FERC staff has issued a draft environmental impact statement (DEIS) for Texas LNG Brownsville LLC’s proposal for a liquefied natural gas (LNG) export terminal at the Port of Brownsville in South Texas.

The project would result in adverse environmental impacts, but with a single exception those impacts would be reduced to less than significant levels with the implementation of Texas LNG’s proposed impact avoidance, minimization and mitigation measures and additional measures recommended by Staff, according to the DEIS [CP16-116]. Impacts on visual resources would be significant when viewed from the Laguna Atascosa National Wildlife Refuge, staff said.

Texas LNG filed at the Federal Energy Regulatory Commission in March 2016 for authorization to site, construct and operate a 4 million metric ton/year (mmty) export terminal proposed on a 625-acre site on the Brownsville Ship Channel in Cameron County, TX.

The terminal would be fed via a yet-to-be-constructed intrastate pipeline accessing gas supplies from the Agua Dulce hub near Corpus Christi and about 150 miles to the north of Brownsville.

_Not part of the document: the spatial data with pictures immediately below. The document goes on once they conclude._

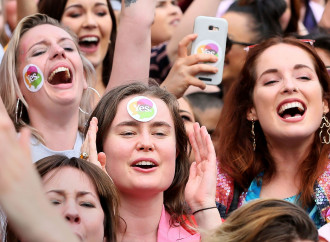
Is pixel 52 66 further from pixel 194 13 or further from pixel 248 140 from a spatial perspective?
pixel 194 13

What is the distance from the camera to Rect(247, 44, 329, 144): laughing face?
12.0 feet

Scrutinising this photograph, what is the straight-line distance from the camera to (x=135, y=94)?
3396 mm

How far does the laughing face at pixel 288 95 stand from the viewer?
367 cm

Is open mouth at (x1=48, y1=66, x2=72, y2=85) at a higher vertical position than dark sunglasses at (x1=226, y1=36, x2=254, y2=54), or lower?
lower

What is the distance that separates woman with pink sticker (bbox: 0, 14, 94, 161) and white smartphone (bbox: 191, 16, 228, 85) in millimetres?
596

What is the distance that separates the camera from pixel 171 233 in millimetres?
3217

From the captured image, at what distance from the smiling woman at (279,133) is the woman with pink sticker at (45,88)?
0.78m

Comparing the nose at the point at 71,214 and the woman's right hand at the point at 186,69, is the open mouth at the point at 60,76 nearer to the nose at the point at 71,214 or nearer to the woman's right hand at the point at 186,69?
the woman's right hand at the point at 186,69

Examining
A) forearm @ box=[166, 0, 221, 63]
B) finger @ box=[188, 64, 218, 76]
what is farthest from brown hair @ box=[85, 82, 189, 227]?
forearm @ box=[166, 0, 221, 63]

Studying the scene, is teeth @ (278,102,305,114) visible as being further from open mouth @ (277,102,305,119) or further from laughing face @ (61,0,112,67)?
laughing face @ (61,0,112,67)

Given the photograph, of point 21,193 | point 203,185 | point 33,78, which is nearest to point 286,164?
point 203,185

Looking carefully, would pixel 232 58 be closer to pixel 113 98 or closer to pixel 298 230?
pixel 113 98

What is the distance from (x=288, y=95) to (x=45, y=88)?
1.15 m

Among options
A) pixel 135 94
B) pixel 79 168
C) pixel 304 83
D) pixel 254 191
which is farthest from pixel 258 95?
pixel 79 168
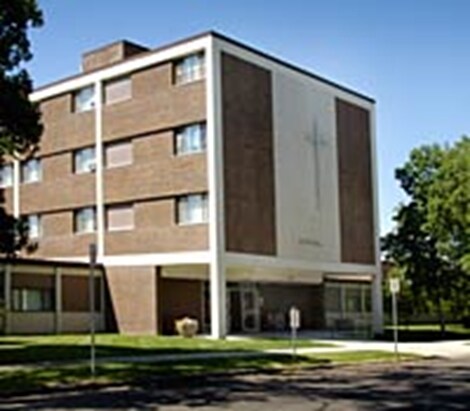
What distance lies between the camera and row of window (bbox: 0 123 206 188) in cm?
4212

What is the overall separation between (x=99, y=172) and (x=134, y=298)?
7.04 meters

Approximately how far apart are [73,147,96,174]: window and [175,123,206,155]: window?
6.03m

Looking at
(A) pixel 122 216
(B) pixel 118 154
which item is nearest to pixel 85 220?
(A) pixel 122 216

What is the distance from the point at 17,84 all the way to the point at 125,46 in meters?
22.0

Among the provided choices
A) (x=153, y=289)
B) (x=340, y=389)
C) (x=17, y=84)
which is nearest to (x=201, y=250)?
(x=153, y=289)

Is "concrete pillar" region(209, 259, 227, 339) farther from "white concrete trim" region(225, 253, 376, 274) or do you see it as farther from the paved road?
the paved road

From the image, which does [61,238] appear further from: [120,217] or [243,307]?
[243,307]

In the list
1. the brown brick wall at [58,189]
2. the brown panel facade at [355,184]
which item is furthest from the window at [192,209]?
the brown panel facade at [355,184]

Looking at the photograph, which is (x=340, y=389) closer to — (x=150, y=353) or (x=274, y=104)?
(x=150, y=353)

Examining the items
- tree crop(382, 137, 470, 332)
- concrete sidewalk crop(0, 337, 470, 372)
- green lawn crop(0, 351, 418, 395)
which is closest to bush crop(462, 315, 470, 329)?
tree crop(382, 137, 470, 332)

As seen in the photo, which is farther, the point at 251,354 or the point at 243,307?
the point at 243,307

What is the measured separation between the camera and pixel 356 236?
5231cm

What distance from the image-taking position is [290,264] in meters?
45.8

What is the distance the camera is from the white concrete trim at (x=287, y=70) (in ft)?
140
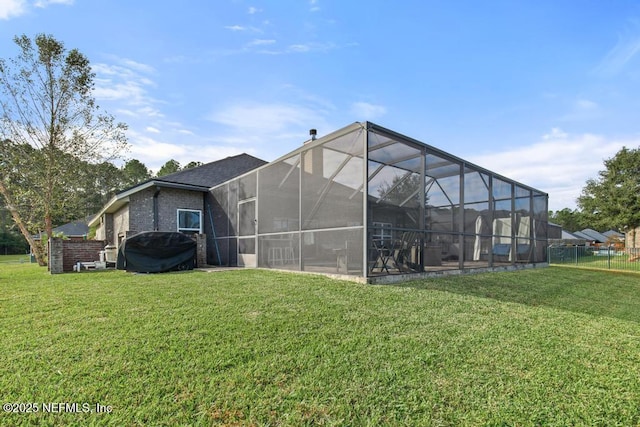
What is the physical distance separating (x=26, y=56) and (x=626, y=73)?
20611 mm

The pipeline would potentially serve other LNG export terminals as well as industrial and power generation facilities and export markets in Mexico, Texas LNG told the Federal Energy Regulatory Commission.

The Agua Dulce hub interconnects with interstate and intrastate pipelines such as Texas Eastern Transmission, Tennessee Gas Pipeline, facilities of Energy Transfer Partners and Enterprise Products Partners, Natural Gas Pipeline Co. of America and Transcontinental Gas Pipe Line.

Last month, FERC issued environmental schedules for a dozen pending LNG terminal projects, including Texas LNG. FERC also signed a memorandum of understanding with the Pipeline and Hazardous Materials Safety Administration to coordinate the siting and safety review of FERC-jurisdictional LNG facilities.

FERC will accept comment on the DEIS through Dec. 17.